Before you turn this problem in, make sure everything runs as expected. First, **restart the kernel** (in the menubar, select Kernel$\rightarrow$Restart) and then **run all cells** (in the menubar, select Cell$\rightarrow$Run All).

Make sure you fill in any place that says `YOUR CODE HERE` or "YOUR ANSWER HERE", as well as your name and collaborators below:

In [None]:
NAME = ""
COLLABORATORS = ""

---

# Problem 2: Statistics

In this problem we'll use Python to do some basic statistics

## Part A: MLE for a Gaussian (2 points)

Recall that with data $X_1,\ldots,X_n$,drawn i.i.d. from a Gaussian distribution with mean $\mu$ and variance $\sigma^2$, the maximum likelihood estimates for $\mu$ and $\sigma^2$ are:

$$\hat{\mu} = \frac{1}{n}\sum_{i=1}^n X_i$$
$$\hat{\sigma}^2 = \frac{1}{n}\sum_{i=1}^n (X_i - \hat{\mu})^2$$

Write a function which takes in a list of data and computes the maximum likeihood estimate for the mean and variance.

Your function should return a tuple of (mean, variance)

In [None]:
def compute_mean_and_var(data):
    """Compute the mean and variance"""
    
    # YOUR CODE HERE
    raise NotImplementedError()

In [None]:
"""Check that means and variances are computed correctly"""

# Don't worry about the use of numpy, it's just for testing
import numpy as np
# set the seed so it's the same across runs
np.random.seed(1234)

# test data
data = list(np.random.randn(1000))
# compute mean and variance and make sure it's right
mean, var = compute_mean_and_var(data)
np.testing.assert_approx_equal(mean, 0.01574, 3)
np.testing.assert_approx_equal(var, 0.9468, 3)

## Part B: MLE for Log-Normal (2 points)
We say that a random variable $X$ is **Log-Normally distributed** if $\log X$ is normally distributed. If we have data $X_1,\ldots,X_n$ that are log normally distributed, then we can use $\log X_1, \ldots, \log X_n$ to estimate the parameters of the log normal distribution with 
$$\hat{\mu} = \frac{1}{n}\sum_{i=1}^n \log X_i$$
$$\hat{\sigma}^2 = \frac{1}{n}\sum_{i=1}^n (\log X_i - \hat{\mu})^2$$
Write a function which computes the maximum liklihood estimates.

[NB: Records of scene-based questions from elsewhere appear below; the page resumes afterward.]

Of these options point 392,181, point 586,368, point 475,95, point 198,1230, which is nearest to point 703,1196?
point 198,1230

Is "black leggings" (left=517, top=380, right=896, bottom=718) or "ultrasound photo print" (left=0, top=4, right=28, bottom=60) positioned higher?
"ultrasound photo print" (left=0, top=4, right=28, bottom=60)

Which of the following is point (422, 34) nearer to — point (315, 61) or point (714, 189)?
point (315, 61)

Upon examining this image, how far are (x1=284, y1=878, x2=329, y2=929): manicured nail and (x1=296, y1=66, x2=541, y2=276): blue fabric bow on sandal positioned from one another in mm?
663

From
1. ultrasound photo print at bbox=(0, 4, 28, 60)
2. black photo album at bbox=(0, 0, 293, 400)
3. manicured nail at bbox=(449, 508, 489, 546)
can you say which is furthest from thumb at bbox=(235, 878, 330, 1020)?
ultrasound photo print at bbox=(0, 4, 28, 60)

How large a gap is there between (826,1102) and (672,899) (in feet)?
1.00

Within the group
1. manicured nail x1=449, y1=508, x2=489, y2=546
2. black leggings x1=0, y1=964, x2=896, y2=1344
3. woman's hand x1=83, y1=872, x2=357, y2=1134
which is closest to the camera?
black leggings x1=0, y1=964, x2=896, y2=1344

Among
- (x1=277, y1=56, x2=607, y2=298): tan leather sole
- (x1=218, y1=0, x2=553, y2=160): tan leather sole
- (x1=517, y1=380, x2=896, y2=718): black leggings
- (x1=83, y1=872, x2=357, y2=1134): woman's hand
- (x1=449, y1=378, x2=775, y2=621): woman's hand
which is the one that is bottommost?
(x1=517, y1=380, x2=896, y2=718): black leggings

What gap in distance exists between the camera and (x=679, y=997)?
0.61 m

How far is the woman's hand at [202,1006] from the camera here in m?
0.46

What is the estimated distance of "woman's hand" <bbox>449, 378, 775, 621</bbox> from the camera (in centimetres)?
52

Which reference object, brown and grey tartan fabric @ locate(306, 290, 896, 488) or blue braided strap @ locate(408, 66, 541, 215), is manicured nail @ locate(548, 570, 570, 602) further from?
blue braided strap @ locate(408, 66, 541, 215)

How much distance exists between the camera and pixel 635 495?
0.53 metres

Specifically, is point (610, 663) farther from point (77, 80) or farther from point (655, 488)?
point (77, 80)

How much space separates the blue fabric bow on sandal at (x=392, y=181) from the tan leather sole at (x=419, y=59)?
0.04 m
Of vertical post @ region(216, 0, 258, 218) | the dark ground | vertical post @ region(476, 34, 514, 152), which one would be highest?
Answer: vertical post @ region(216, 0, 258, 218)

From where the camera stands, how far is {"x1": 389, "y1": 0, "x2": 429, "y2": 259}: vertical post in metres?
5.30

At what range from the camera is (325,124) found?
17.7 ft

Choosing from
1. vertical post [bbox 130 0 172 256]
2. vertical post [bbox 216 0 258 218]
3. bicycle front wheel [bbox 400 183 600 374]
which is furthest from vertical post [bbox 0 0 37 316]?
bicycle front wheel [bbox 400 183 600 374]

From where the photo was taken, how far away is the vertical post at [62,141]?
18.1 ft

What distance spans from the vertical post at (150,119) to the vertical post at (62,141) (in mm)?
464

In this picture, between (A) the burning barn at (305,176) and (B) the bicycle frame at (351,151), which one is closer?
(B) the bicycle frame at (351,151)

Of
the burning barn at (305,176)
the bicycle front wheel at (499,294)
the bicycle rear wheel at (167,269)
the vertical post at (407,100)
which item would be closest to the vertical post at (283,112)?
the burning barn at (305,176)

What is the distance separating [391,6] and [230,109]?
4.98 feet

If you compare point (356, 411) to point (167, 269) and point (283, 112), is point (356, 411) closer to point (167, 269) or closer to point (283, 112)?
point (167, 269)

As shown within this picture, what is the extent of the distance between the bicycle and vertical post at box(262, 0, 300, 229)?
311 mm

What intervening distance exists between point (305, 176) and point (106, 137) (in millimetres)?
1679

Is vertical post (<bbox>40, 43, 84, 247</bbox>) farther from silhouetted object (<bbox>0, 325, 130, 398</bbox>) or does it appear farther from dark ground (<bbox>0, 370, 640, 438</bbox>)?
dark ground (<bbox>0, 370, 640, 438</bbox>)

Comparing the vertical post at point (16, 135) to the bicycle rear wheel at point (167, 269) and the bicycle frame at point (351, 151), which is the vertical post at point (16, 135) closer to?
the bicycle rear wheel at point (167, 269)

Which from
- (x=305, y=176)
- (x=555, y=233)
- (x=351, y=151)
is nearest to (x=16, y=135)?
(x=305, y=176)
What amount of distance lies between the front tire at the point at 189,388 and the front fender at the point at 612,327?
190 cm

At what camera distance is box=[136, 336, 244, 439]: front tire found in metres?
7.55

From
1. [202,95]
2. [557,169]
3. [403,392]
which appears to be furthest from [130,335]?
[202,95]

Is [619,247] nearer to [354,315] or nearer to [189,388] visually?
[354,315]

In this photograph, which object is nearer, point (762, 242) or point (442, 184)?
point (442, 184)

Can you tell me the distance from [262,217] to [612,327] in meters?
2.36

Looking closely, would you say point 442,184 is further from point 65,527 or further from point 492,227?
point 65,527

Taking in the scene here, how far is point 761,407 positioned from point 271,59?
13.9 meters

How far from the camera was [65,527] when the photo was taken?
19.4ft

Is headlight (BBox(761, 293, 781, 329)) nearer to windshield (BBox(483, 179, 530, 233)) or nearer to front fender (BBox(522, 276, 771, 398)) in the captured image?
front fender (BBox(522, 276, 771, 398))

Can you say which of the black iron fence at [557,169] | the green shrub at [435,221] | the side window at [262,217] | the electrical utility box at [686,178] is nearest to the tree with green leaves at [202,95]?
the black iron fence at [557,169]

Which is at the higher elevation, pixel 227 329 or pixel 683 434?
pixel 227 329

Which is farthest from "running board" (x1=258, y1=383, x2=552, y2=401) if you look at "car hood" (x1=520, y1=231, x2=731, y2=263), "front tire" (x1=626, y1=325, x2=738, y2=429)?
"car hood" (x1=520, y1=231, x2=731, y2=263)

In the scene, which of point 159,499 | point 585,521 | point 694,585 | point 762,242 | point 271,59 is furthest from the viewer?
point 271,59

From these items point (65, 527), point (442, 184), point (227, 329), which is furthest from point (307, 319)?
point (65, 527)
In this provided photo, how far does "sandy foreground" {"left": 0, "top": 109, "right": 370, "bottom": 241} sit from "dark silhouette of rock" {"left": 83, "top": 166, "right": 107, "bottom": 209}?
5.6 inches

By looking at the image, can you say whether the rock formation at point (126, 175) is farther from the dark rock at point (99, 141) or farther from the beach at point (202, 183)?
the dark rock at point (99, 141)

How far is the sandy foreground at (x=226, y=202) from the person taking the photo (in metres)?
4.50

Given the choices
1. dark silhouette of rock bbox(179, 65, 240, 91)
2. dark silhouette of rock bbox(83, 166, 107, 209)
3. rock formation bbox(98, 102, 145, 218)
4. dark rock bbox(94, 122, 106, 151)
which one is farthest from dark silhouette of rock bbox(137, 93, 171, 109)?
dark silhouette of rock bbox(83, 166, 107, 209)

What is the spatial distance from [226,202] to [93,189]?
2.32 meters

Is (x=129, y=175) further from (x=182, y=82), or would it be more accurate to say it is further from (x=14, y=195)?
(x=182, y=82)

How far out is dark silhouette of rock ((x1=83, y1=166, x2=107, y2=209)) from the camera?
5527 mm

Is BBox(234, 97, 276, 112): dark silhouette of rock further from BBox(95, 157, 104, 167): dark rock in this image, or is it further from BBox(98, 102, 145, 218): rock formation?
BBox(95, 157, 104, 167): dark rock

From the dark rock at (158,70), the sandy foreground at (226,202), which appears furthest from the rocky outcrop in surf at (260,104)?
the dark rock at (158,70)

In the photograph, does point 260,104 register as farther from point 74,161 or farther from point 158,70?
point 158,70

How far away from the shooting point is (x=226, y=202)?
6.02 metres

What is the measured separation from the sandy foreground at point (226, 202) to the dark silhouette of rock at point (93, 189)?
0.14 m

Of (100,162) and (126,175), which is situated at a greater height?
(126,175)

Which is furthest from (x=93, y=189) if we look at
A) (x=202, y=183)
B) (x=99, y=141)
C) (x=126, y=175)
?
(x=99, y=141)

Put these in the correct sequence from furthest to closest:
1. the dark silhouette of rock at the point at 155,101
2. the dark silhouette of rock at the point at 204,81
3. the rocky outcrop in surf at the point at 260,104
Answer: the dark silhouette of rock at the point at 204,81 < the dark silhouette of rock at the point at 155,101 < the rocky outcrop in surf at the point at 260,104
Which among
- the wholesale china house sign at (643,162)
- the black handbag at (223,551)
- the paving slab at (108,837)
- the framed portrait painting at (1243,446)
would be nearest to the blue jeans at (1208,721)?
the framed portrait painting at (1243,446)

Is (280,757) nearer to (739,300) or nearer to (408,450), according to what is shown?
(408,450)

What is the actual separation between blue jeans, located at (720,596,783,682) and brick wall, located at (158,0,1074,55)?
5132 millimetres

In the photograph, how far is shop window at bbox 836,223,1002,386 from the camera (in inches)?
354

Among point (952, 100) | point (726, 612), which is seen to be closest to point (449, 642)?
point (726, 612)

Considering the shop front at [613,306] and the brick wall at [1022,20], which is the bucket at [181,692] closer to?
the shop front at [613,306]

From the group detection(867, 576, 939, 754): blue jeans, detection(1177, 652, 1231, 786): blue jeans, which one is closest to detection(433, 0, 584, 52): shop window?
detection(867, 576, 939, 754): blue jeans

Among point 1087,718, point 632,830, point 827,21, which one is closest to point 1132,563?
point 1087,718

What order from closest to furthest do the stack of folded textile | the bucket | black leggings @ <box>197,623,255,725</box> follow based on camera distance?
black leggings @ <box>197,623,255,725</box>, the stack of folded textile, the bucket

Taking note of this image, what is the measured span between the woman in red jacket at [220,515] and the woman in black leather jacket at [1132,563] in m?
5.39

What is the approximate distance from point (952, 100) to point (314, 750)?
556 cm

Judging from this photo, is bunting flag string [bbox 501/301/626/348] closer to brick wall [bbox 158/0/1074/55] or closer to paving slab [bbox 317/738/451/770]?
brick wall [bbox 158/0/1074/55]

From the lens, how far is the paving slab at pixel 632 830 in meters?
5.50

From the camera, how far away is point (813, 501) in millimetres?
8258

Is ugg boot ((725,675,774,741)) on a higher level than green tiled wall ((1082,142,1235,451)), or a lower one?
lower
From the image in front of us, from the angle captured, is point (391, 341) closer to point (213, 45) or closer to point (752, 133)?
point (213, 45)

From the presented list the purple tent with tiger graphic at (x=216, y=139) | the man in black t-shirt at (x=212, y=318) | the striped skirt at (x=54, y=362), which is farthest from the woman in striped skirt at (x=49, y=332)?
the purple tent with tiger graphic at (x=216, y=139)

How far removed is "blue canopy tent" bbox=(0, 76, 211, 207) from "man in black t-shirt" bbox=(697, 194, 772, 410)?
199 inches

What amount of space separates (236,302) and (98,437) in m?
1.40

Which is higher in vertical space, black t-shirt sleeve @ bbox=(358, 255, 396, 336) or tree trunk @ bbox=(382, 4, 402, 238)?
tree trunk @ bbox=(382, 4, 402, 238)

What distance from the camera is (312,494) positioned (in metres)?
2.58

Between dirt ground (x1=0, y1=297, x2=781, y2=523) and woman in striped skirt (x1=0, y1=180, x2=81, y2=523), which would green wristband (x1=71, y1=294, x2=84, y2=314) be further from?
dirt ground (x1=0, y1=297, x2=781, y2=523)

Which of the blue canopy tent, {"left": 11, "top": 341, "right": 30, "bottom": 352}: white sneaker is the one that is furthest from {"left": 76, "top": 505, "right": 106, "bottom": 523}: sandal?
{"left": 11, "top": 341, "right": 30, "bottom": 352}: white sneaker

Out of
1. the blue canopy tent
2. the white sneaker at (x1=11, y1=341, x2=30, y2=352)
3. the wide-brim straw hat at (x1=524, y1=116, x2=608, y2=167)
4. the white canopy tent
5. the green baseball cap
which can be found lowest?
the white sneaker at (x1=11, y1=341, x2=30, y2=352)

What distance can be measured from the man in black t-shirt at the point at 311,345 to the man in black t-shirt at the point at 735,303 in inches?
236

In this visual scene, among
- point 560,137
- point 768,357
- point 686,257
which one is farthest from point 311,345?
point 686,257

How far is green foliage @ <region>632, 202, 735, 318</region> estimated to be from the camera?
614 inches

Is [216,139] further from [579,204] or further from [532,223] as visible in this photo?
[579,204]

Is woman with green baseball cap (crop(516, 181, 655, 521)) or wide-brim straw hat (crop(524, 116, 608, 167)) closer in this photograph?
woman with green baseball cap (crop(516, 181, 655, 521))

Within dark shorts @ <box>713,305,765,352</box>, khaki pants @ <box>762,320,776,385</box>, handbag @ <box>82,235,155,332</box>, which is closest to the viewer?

If any of the data are non-positive, then it cannot be log normally distributed. For this problem we'll assume non-positive numbers are missing, so make sure your function removes negative values. If all values are non-positive, return a `ValueError`

In [None]:
import math

def compute_log_mean_and_var(data):
    """Compute the MLE estimates of the parameters for a log normal"""
    
    # YOUR CODE HERE
    raise NotImplementedError()

In [None]:
"""Check that mle parameters are computed correctly"""
# test data
np.random.seed(1234)
data = list(np.exp(np.random.randn(1000))) + [-1]
# compute mean and variance and make sure it's right
mean, var = compute_log_mean_and_var(data)
np.testing.assert_approx_equal(mean, 0.01574, 3)
np.testing.assert_approx_equal(var, 0.9468, 3)

In [None]:
"""Check for correct exception throwing"""
try:
    compute_log_mean_and_var([-1,-4])
except ValueError:
    pass
else:
    raise AssertionError("ValueError not thrown")

# Part C: Confidence intervals and Hypothesis tests (3 points)
For data $X-1,\ldots,X_n$ distributed i.i.d. Normal($\mu$, 1), a 95% confidence interval for the mean is 

$$ \overline{X} \pm 1.96 * \frac{1}{\sqrt{n}}$$

Write a function which takes in data as a list of numbers and returns a 95% confidence interval for $\mu$. The function should return the left and right end points of the confidence interval

In [None]:
# YOUR CODE HERE
raise NotImplementedError()

In [None]:
"""Check if CIs are correct"""
# test data
np.random.seed(1234)
data = list(np.random.randn(100))
# compute confidence interval
lower, upper = compute_mean_ci(data)
np.testing.assert_approx_equal(lower, -0.1608, 3)
np.testing.assert_approx_equal(upper, 0.2311, 3)

Using your function to compute confidence intervals, write a function which takes in a list of data and performs a hypothesis test at 5% significance level to reject the null hypothesis $H_0:\mu=0$.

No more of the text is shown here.